The Negative Impact UTIs Can Have On Your Quality Of Life

A urinary tract infection, or UTI, is an unpleasant and often uncomfortable infection that generally impacts the lower urinary tract, although the entire urinary system can be affected. The symptoms include pelvic pain (in women), a strong and persistent urge to urinate, burning during urination, and cloudy or even bloody urine.

According to the Office on Women's Health, women are 30 times more likely to develop UTIs than men. Due to the fact that women have a shorter urethra than men do, as well as the location of the urethra (close to the vagina and the anus), women are more vulnerable to bacteria being able to enter the urethra and the bladder, leading to infection.

A 2013 study published in the Sultan Qaboos University Medical Journal showed that around half of women will have a UTI in their lifetime. Conversely, about 12% of men are impacted by UTIs (via the Urology Center of Florida).

Despite this disparity, both men and women can be impacted by UTIs and see their quality of life negatively affected.

UTIs can affect everything from work to sex

A 2023 study published in PLoS ONE showed that UTIs had a significant impact on women's daily lives. According to the study, more than 60% of women had their sleep disrupted by UTIs, while nearly 67% said that their sex life had been impacted.

Additionally, more than half the women polled said that having a urinary tract infection made exercise a challenge and nearly half of them had a hard time interacting socially. The women profiled in this study also found that their productivity at work was impaired, and that they had to pay medical expenses, particularly for UTI treatments such as antibiotics.

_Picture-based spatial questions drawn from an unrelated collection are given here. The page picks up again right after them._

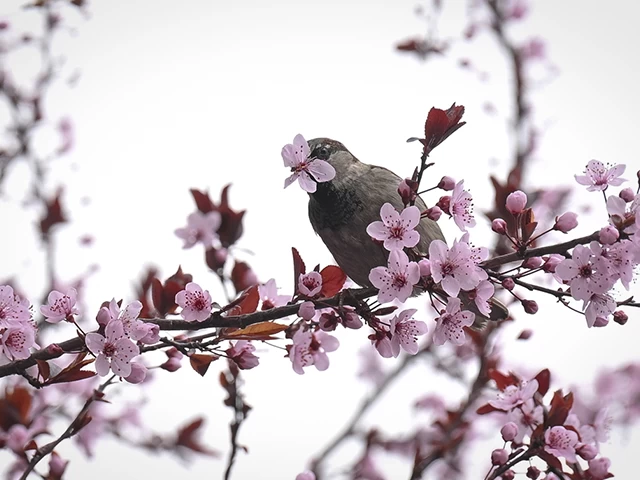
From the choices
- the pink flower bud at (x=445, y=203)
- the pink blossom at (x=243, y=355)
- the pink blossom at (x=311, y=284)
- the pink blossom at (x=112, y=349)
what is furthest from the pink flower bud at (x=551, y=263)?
the pink blossom at (x=112, y=349)

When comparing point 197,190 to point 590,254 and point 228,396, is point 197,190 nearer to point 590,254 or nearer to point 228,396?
point 228,396

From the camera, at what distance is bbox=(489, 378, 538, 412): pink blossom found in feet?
5.59

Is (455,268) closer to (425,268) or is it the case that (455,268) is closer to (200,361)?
(425,268)

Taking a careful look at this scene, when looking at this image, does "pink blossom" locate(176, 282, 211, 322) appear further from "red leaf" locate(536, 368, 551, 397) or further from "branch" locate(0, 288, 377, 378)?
"red leaf" locate(536, 368, 551, 397)

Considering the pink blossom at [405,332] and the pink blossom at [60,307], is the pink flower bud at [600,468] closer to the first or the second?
the pink blossom at [405,332]

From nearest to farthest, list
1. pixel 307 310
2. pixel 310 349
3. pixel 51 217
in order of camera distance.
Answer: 1. pixel 307 310
2. pixel 310 349
3. pixel 51 217

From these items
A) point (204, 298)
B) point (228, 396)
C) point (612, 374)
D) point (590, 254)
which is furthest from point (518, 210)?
point (612, 374)

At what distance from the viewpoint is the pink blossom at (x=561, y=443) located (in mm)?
1549

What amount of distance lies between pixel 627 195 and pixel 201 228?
1.48 metres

Men have also found their quality of life affected by issues involving the urinary tract, according to a 2015 study published in the International Neurourology Journal. That study showed that men with urinary tract symptoms reported lower work productivity and higher instances of depression. They also reported less enjoyment with sex and more cases of erectile dysfunction.

Prevention can make a difference

If you are concerned about contracting a urinary tract infection, there are steps you can take to reduce your risk (via Healthline). For example, if you are a woman, you should employ careful wiping after urinating (front to back) or consider even using a spray bottle (again, front to back) to clean up after using the bathroom.

Many experts recommend urinating shortly after sex. If you do this, yet still get UTIs due to sex, then Healthline suggests drinking water after sex and then only going to the bathroom when you feel like your bladder is full. You can also add vitamin C to your diet to increase the acidity of your urine and help prevent infections from forming.

For men, good hygiene is paramount in keeping UTIs at bay, including washing the genitals regularly, and cleaning them before and after sex as well. For men who aren't circumcised, it's important to clean diligently around and under the foreskin after showering. 

Given the impact that UTIs can have on the quality of life for both men and women, the best thing to do is try to prevent them before they even form. You should see your doctor if you notice signs of a UTI, especially if symptoms are severe or last longer than a few days. If you experience more than two UTIs per year, that's also an issue to discuss with your doctor.